[mpich-discuss] Is PMIx working well for ch4:ucx ? Intermitent Seg Fault in MPIR_pmi_init()

Zhou, Hui zhouh at anl.gov
Mon Jan 4 15:08:10 CST 2021


Hi Martin,

PMIx with MPICH is not well tested with large number of nodes and we are not aware of the issue you described. We’ll look into it. Meanwhile, if you could file a github issue, that will help us better tracking it.

Thanks for reporting it.

--
Hui Zhou


From: Audet, Martin via discuss <discuss at mpich.org>
Date: Tuesday, December 22, 2020 at 5:16 PM
To: discuss at mpich.org <discuss at mpich.org>
Cc: Audet, Martin <Martin.Audet at cnrc-nrc.gc.ca>, Raymond, Stephane <Stephane.Raymond at cnrc-nrc.gc.ca>
Subject: [mpich-discuss] Is PMIx working well for ch4:ucx ? Intermitent Seg Fault in MPIR_pmi_init()
Hello MPICH_Users &&  MPICH_Developers,

Is the new mpich version 3.4rc1 is supposed to work well with PMIx when using the ch4:ucx device or is it still considered experimental ?
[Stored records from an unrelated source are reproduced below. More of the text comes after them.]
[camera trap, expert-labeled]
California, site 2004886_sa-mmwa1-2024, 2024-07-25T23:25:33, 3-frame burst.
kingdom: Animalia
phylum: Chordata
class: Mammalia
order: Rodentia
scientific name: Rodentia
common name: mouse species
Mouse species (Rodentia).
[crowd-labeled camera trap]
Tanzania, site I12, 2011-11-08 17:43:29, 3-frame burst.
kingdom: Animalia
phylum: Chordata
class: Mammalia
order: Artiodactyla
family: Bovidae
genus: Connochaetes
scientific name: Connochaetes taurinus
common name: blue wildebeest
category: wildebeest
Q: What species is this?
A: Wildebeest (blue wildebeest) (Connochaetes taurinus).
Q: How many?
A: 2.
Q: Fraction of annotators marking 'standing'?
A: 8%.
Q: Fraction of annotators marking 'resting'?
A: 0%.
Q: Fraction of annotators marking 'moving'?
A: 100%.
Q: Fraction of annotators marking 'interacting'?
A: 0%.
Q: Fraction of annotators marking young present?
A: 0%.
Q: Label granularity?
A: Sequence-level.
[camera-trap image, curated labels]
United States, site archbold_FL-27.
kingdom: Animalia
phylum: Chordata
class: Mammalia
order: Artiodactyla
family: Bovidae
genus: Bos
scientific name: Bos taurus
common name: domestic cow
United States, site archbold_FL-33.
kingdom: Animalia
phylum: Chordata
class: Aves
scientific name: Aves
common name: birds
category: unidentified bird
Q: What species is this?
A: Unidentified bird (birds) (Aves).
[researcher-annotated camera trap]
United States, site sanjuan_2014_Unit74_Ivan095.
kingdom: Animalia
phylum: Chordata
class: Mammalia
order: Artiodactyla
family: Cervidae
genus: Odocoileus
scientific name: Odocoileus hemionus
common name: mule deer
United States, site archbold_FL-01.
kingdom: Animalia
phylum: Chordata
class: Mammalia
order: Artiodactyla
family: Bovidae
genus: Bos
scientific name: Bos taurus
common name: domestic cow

Yesterday when trying it with a my usual “hellompihost2.cpp” test program on our cluster it turns out that it created intermittent Segmentation fault in the MPIR_pmi_init() initialization function which is indirectly called by MPI_Init(). It seems that the higher number of “processors” (MPI ranks) involved, the higher the chances of having this problem. With 24 nodes each with 24 or 48 “processors” (MPI ranks) the probability seems to be 100%. When keeping 24 “processors” per node, the probability of having this problem increase rapidly when increasing the node count from 9 to 10 (i.e. at 9 nodes it works most of the time and with 10 nodes it fails most of the time).

Note that my “hellompihost2.cpp” program works very well with OpenMPI and with the same mpich 3.4rc1 but with the ch3:sock or ch3:nemesis channel (using the PMI2 startup mechanism).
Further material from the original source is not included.